Com’è noto, questa pronunzia della Corte costituzionale aveva eliminato con
efficacia ex tunc la disciplina che aveva introdotto un trattamento più severo per
lo spaccio delle cosiddette droghe leggere, ripristinando il più mite trattamento

Sulle conseguenze applicative di questa pronunzia si determinava un
contrasto giurisprudenziale in seno a questa Corte che imponeva l’intervento
delle Sezioni unite (cfr. Sez. un., n. 42858 del 29/05/2014, P.M. in proc. Gatto,
Rv. 260700).
La questione che era stata demandata alle Sezioni unite, originariamente,
scaturiva dall’interpretazione della sentenza della Corte costituzionale 5
novembre 2012, n. 251, con cui era stata dichiarata l’illegittimità costituzionale
dell’art. 69 cod. pen., nella parte in cui prevedeva il divieto di prevalenza
dell’attenuante di cui al comma 5 dell’art. 73 del d.P.R. n. 309 del 1990.

:::

Compiti dell'esercizio:
a. Riscrivi in forma più breve il paragrafo del testo fornito che inizia con «La questione che era stata demandata», senza perderne i fatti principali.
b. Rispondi alle seguenti domande basandoti sul testo fornito.
(i) Con quale efficacia la pronunzia della Corte costituzionale aveva eliminato la disciplina più severa?
(ii) Quale decisione delle Sezioni unite viene citata tra parentesi?
(iii) Quale articolo del codice penale è stato dichiarato costituzionalmente illegittimo dalla sentenza n. 251 del 2012?
c. Spiega in una o due frasi perché, secondo il testo fornito, si era reso necessario l'intervento delle Sezioni unite.

Materiale fornito:
:::

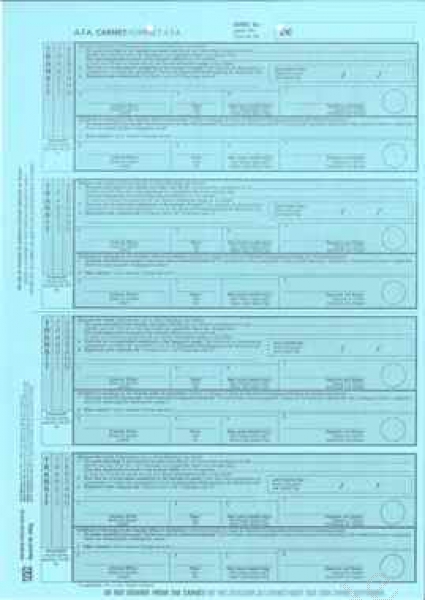 Carnet A.T.A. Stammabschnitt 800g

:::

Risultati dell'esercizio:
a. La questione rimessa alle Sezioni unite nasceva dall'interpretazione della sentenza della Corte costituzionale 5 novembre 2012, n. 251. Tale sentenza aveva dichiarato illegittimo l'art. 69 cod. pen. nella parte in cui vietava la prevalenza dell'attenuante del comma 5 dell'art. 73 del d.P.R. n. 309 del 1990.

b.
(i) Con efficacia ex tunc.
(ii) Sez. un., n. 42858 del 29/05/2014, P.M. in proc. Gatto, Rv. 260700.
(iii) L'art. 69 cod. pen.

c. Sulle conseguenze applicative della pronunzia della Corte costituzionale era sorto un contrasto giurisprudenziale all'interno della Corte. Questo contrasto imponeva l'intervento delle Sezioni unite.